# Auxiliary Model Configuration

When Hermes' main model is slow or expensive, auxiliary tasks (title generation, compression, vision, session search, approval, etc.) should run on a separate fast/cheap model to eliminate timeouts and reduce cost.

## Required Context Windows

| Task | Minimum Context | Notes |
|------|-----------------|-------|
| compression | 64,000 tokens | Hermes enforces this at runtime |
| vision | 8,000 tokens | Image token count dominates |
| title_generation | 4,000 tokens | Usually just last 2-3 exchanges |
| session_search | 8,000 tokens | Summaries of past sessions |
| web_extract | 8,000 tokens | Page content chunk |
| approval | 4,000 tokens | Single command + context |
| skills_hub / mcp / curator | 8,000 tokens | Metadata queries |

## DISCOVER FIRST — MANDATORY BEFORE ANY CONFIG CHANGE

**Never assume model names work on the user's endpoint.** Before touching config, query what is actually available:

```bash
curl -s https://ENDPOINT/v1/models | python3 -c "import sys,json; [print(m['id']) for m in json.load(sys.stdin).get('data',[])]"
```

Pick from the results. If the list is empty (404/error), no models are available — fix the endpoint first.

## Model Selection — Choose from what EXISTS on the endpoint

| Role | Ideal choice | Fallback (if ideal missing) | Min context |
|------|-------------|----------------------------|-------------|
| All text auxiliaries | `qwen2.5:1.5b` (~1 GB, 32k) | `ministral-3:3b` (~3 GB, 32k) | 4-8k |
| Vision | `gemma3:4b` (~3 GB, 8k) | `qwen3-vl:235b-instruct` (large) or any model with `vl`/`gemma`/`llava` in ID | 8k |
| Compression | main model (e.g. kimi-k2.6, deepseek-v4-pro) | Any model ≥64k context on the endpoint | **64k enforced** |

**If no small model exists on the endpoint**, fall back to the main model for all auxiliary tasks — it'll work but be slower.

### Pitfall: Vision model 404

`llava-phi3` is NOT available on all Ollama endpoints. If you set it and get:

> `404 — model "llava-phi3" not found`

Use the discovery API to list what is actually hosted, then pick the smallest vision-capable model:

```bash
curl -s https://YOUR_OLLAMA_HOST/v1/models | python3 -c "import sys,json; [print(m['id']) for m in json.load(sys.stdin).get('data',[])]"
```

Look for `gemma3`, `llava`, or `qwen3-vl` in the IDs. `gemma3:4b` is the safest default for Ollama-hosted vision because it is small and almost always present.

## Config Pattern

Set `auxiliary.<task>.provider` to `custom` (or your provider name), `model` explicitly, and reuse the same `base_url`/`api_key` as the main model. **Do not leave `provider: auto`** — that causes timeouts when no suitable backend is found.

Example YAML snippet:

```yaml
auxiliary:
  title_generation:
    provider: custom
    model: qwen2.5:1.5b
    base_url: https://ollama.com/v1
    api_key: <key>
    timeout: 60
  compression:
    provider: custom
    model: kimi-k2.6      # must be ≥64k context
    base_url: https://ollama.com/v1
    api_key: <key>
    timeout: 120
    context_length: 131072
  vision:
    provider: custom
    model: gemma3:4b
    base_url: https://ollama.com/v1
    api_key: <key>
    timeout: 180
```

## Runtime Warning

Hermes validates the compression model at startup. If its `context_length` is < 64,000, it logs:

> "Auxiliary compression model <name> has a context window of <N>, which is below the minimum 64,000 required by Hermes Agent."
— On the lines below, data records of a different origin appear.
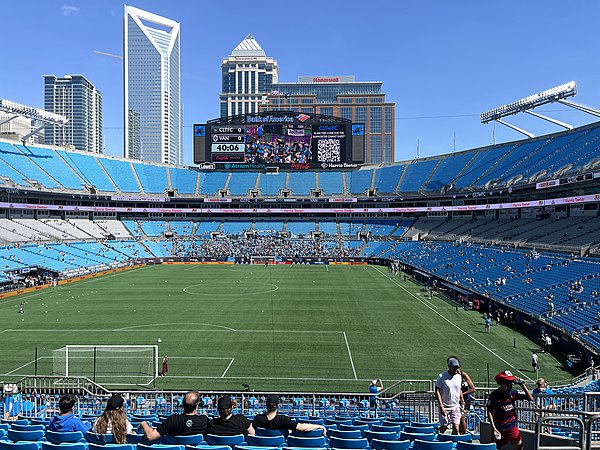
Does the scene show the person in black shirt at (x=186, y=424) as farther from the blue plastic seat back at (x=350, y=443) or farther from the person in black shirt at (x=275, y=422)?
the blue plastic seat back at (x=350, y=443)

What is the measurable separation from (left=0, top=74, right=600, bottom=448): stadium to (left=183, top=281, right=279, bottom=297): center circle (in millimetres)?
226

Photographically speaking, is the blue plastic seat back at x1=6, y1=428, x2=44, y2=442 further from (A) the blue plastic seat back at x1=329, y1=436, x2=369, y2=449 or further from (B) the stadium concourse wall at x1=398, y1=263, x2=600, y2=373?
(B) the stadium concourse wall at x1=398, y1=263, x2=600, y2=373

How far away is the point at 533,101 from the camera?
65.7m

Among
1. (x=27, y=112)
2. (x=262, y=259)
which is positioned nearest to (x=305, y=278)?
(x=262, y=259)

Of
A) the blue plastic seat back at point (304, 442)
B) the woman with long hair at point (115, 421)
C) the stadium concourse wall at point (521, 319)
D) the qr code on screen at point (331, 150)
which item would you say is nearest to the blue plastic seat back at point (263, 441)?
the blue plastic seat back at point (304, 442)

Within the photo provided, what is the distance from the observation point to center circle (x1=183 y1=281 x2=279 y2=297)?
4594 cm

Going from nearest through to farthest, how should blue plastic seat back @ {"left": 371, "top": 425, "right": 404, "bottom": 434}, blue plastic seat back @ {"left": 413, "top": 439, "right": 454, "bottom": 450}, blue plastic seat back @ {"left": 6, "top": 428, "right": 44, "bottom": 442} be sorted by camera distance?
blue plastic seat back @ {"left": 413, "top": 439, "right": 454, "bottom": 450} → blue plastic seat back @ {"left": 6, "top": 428, "right": 44, "bottom": 442} → blue plastic seat back @ {"left": 371, "top": 425, "right": 404, "bottom": 434}

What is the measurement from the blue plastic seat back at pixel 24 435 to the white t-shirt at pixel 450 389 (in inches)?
280

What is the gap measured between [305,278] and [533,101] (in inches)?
1653

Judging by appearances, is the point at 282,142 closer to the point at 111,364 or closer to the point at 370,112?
the point at 111,364

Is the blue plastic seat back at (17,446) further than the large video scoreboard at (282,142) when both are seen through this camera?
No

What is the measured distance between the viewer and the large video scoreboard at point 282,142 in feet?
274

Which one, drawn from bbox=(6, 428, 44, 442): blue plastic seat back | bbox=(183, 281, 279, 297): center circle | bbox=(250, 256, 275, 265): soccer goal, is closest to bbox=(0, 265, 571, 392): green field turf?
bbox=(183, 281, 279, 297): center circle

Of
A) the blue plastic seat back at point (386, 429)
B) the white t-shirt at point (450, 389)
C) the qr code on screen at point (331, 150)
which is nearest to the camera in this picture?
the white t-shirt at point (450, 389)
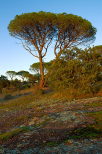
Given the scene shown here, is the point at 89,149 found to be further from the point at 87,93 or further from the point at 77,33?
the point at 77,33

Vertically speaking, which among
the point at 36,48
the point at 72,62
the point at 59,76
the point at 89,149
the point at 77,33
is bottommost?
the point at 89,149

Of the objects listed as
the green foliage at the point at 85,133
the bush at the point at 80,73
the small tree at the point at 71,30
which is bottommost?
the green foliage at the point at 85,133

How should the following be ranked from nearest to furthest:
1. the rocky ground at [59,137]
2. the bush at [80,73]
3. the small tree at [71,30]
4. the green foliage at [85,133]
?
the rocky ground at [59,137] → the green foliage at [85,133] → the bush at [80,73] → the small tree at [71,30]

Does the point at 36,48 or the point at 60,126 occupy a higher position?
the point at 36,48

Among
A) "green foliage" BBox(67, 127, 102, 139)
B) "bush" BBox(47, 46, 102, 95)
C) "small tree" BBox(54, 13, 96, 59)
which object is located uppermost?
"small tree" BBox(54, 13, 96, 59)

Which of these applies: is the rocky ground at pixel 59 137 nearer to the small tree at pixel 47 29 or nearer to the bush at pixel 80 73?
the bush at pixel 80 73

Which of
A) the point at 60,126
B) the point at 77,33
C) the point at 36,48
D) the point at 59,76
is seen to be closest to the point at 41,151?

Fix: either raise `context_length` in config (if the model actually supports it) or switch the compression task to a model that does.

## Discovery: List Available Models on an Ollama Endpoint

```bash
curl -s https://YOUR_OLLAMA_HOST/v1/models | python3 -c "import sys,json; [print(m['id']) for m in json.load(sys.stdin).get('data',[])]"
```

Filter for vision-capable models by looking for `vl`, `llava`, or `gemma3` in the model ID.